6

Disclaimer


I am looking for the fastest way to identify the first occurrence of a given byte in a byte buffer.

This is reminiscent of looking for the first occurrence of a character in a string except that:

  • the byte buffer is not NUL-terminated, instead I have an explicit length (and possibly embedded NUL characters)
  • the byte buffer is not allocated in a string or vector, I am only handed down a slice (aka, pointer & length)

The basic solution is:

size_t search(char const* buffer, size_t length, char c) {
    return std::find(buffer, buffer + length, c) - buffer;
}

However, a quick round-trip with the Godbolt compiler (-O2 -msse2 -mavx) does not show any hint of a vectorized instruction, only some unrolling, so I am wondering whether this is the optimal.

Is there a faster way to find the first occurrence of a given byte in a buffer?

Note: only the first occurrence matters.

Note: I am exclusively concerned with modern x86_64 CPUs on Linux, though I encourage answers to be as generic as possible and mention assumptions clearly.

Community
  • 1
  • 1
Matthieu M.
  • 287,565
  • 48
  • 449
  • 722
  • 2
    Maybe try [`memchr`](https://linux.die.net/man/3/memchr) - it's like `strchr` but it doesn't require a NUL-terminated string ? – Paul R Nov 16 '16 at 13:14
  • 1
    It’s dismaying that `std::find` isn’t optimised to take advantage of compiler intrinsics on GCC. Somebody should write a patch, it’s such an obvious optimisation. – Konrad Rudolph Nov 16 '16 at 13:46
  • @KonradRudolph: I am quite surprised as well, especially since according to David Haim the optimization is done on VC++. Maybe a concern about inlining? (As in, a pure C++ implementation can be compile-time evaluated, an assembly one cannot) – Matthieu M. Nov 16 '16 at 13:48
  • @MatthieuM. at least on VC++, all the `strXXX` and `memXXX` functions will be compile-time evaluated on compile time if the data is known on compile time.

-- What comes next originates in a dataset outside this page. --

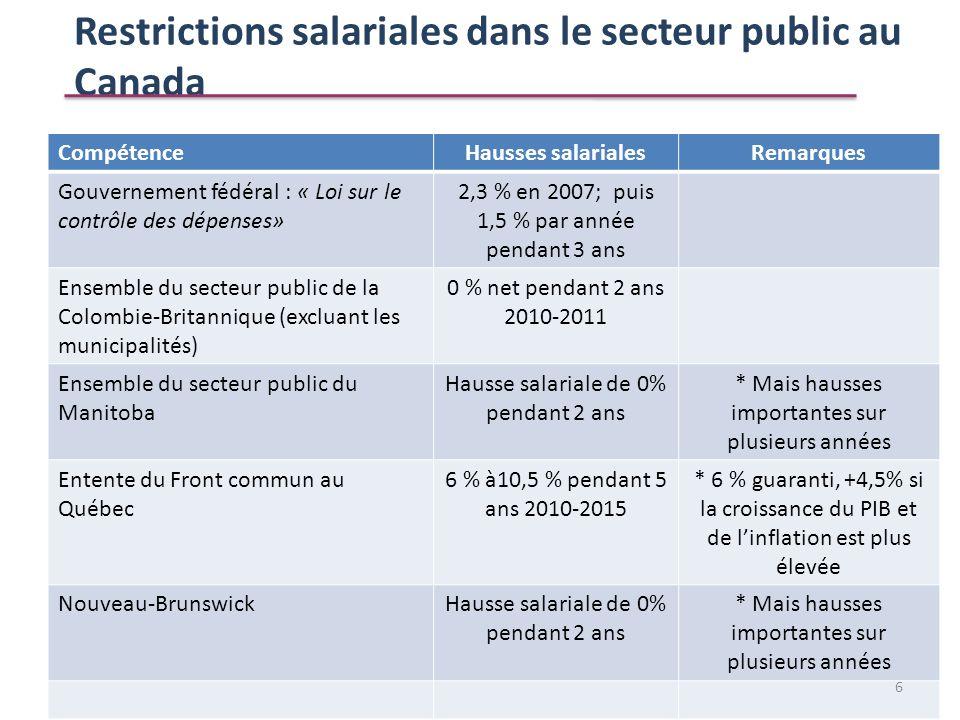 CompétenceHausses salarialesRemarques Gouvernement fédéral : « Loi sur le contrôle des dépenses» 2,3 % en 2007; puis 1,5 % par année pendant 3 ans Ens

I don't think it's a technical issue that prevent GCC from using it – David Haim Nov 16 '16 at 13:55
  • @DavidHaim: Ah, probably because resolving to intrinsics, the compiler knows what their functionality is. – Matthieu M. Nov 16 '16 at 13:56

1 Answers1

4

you can use memchr , which is usually implemented as an intrinsic function, and is usually (from my experience) much faster than any hand-rolled loop.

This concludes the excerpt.